The new attitude in the United States is adamantly for change in immigration policies, ranging from the Draconian remedies of Proposition 187 to the less emotional recommendations of the U.S. Commission on Immigration Reform. These, along with the Border Patrol’s stepped-up policing across from Tijuana and its blockade in El Paso, all indicate that Latin American governments will no longer have the luxury of looking away. The plight of “undocumented” Mexicans and other nationals in the United States--their actual or perceived disentitlement to constitutional protection or even civil decency--will be seen in the home countries as outright abuse, forcing governments to “do something.” Even so, migration will continue; more rigorous enforcement of U.S. laws and borders will make crossing more difficult and expensive but not impossible.

Herein lies the third consequence of Proposition 187. It will in all likelihood put migratory matters where they have never really been in hemispheric relations: on the negotiating table.

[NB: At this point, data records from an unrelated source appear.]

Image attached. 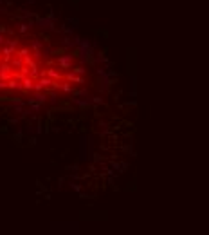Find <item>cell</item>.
<instances>
[{
	"label": "cell",
	"instance_id": "obj_1",
	"mask_svg": "<svg viewBox=\"0 0 209 235\" xmlns=\"http://www.w3.org/2000/svg\"><path fill=\"white\" fill-rule=\"evenodd\" d=\"M58 67H61L63 71H67V69H72V54H67V56H59L56 60Z\"/></svg>",
	"mask_w": 209,
	"mask_h": 235
},
{
	"label": "cell",
	"instance_id": "obj_2",
	"mask_svg": "<svg viewBox=\"0 0 209 235\" xmlns=\"http://www.w3.org/2000/svg\"><path fill=\"white\" fill-rule=\"evenodd\" d=\"M22 83H23V89H25V91H31V89H34V78H33L31 74L23 76V78H22Z\"/></svg>",
	"mask_w": 209,
	"mask_h": 235
},
{
	"label": "cell",
	"instance_id": "obj_3",
	"mask_svg": "<svg viewBox=\"0 0 209 235\" xmlns=\"http://www.w3.org/2000/svg\"><path fill=\"white\" fill-rule=\"evenodd\" d=\"M38 25H40V29H51V20L40 18L38 20Z\"/></svg>",
	"mask_w": 209,
	"mask_h": 235
},
{
	"label": "cell",
	"instance_id": "obj_4",
	"mask_svg": "<svg viewBox=\"0 0 209 235\" xmlns=\"http://www.w3.org/2000/svg\"><path fill=\"white\" fill-rule=\"evenodd\" d=\"M47 76H49V78H52V80H59V81H61V74H59V73H56V71H52V69H47Z\"/></svg>",
	"mask_w": 209,
	"mask_h": 235
},
{
	"label": "cell",
	"instance_id": "obj_5",
	"mask_svg": "<svg viewBox=\"0 0 209 235\" xmlns=\"http://www.w3.org/2000/svg\"><path fill=\"white\" fill-rule=\"evenodd\" d=\"M34 98H36V101H40V103H45V99H47V96H45V92H41V91H36Z\"/></svg>",
	"mask_w": 209,
	"mask_h": 235
},
{
	"label": "cell",
	"instance_id": "obj_6",
	"mask_svg": "<svg viewBox=\"0 0 209 235\" xmlns=\"http://www.w3.org/2000/svg\"><path fill=\"white\" fill-rule=\"evenodd\" d=\"M29 27H31V24H29V25H27V24H18V31L20 33H27Z\"/></svg>",
	"mask_w": 209,
	"mask_h": 235
},
{
	"label": "cell",
	"instance_id": "obj_7",
	"mask_svg": "<svg viewBox=\"0 0 209 235\" xmlns=\"http://www.w3.org/2000/svg\"><path fill=\"white\" fill-rule=\"evenodd\" d=\"M7 45H9L11 49H16V45H18V40H16V38H15V40H9V42H7Z\"/></svg>",
	"mask_w": 209,
	"mask_h": 235
},
{
	"label": "cell",
	"instance_id": "obj_8",
	"mask_svg": "<svg viewBox=\"0 0 209 235\" xmlns=\"http://www.w3.org/2000/svg\"><path fill=\"white\" fill-rule=\"evenodd\" d=\"M2 43H4V36H2V35H0V45H2Z\"/></svg>",
	"mask_w": 209,
	"mask_h": 235
},
{
	"label": "cell",
	"instance_id": "obj_9",
	"mask_svg": "<svg viewBox=\"0 0 209 235\" xmlns=\"http://www.w3.org/2000/svg\"><path fill=\"white\" fill-rule=\"evenodd\" d=\"M0 62H2V54H0Z\"/></svg>",
	"mask_w": 209,
	"mask_h": 235
}]
</instances>
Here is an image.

The Central American presidents who met with Zedillo have already taken a first step with their Mexican counterpart by deciding to include the migration issue on the agenda of the Western Hemisphere summit in Miami next month. Many business and political leaders in Mexico are now espousing the stance that very few (including this writer) staked out during the NAFTA debate: that Mexico should have pressed for a chapter on immigration, even if that meant complicating the treaty’s ratification.

But negotiations on migratory problems between generating and receiving countries are a complicated process. They generally end in a basic trade-off, as happened most recently between Washington and Havana: expanded legalization of out-migration in exchange for sharing the responsibility of regulating it. This does not necessarily mean that Mexico should patrol its own borders, as Fidel Castro basically agreed to do with the beaches of Cojimar. Nor does it imply that the United States, after a decent interval, would begin, for example, to accept far more legal immigrants from El Salvador than it publicly acknowledges, as it had done with the Cubans in Guantanamo.

But it does signify that the governments of Latin America must soon face a cruel conundrum. They will have to negotiate the numbers of their countrymen who wish to leave, by inference leaving the others to a cruel limbo. And in order to reach agreements with the United States on these flows and their legality, they will be obliged to become involved in regulating them, by volume, destination, season and profession or type of skill. None of this will be easy or pleasant--or palatable to large segments of Latin American public opinion. But if California’s record of anticipating swings in U.S. public attitudes is any indication, it will be probably be unavoidable: The sentiment behind Proposition 187 seems to be here to stay, even if its details and mechanics are not.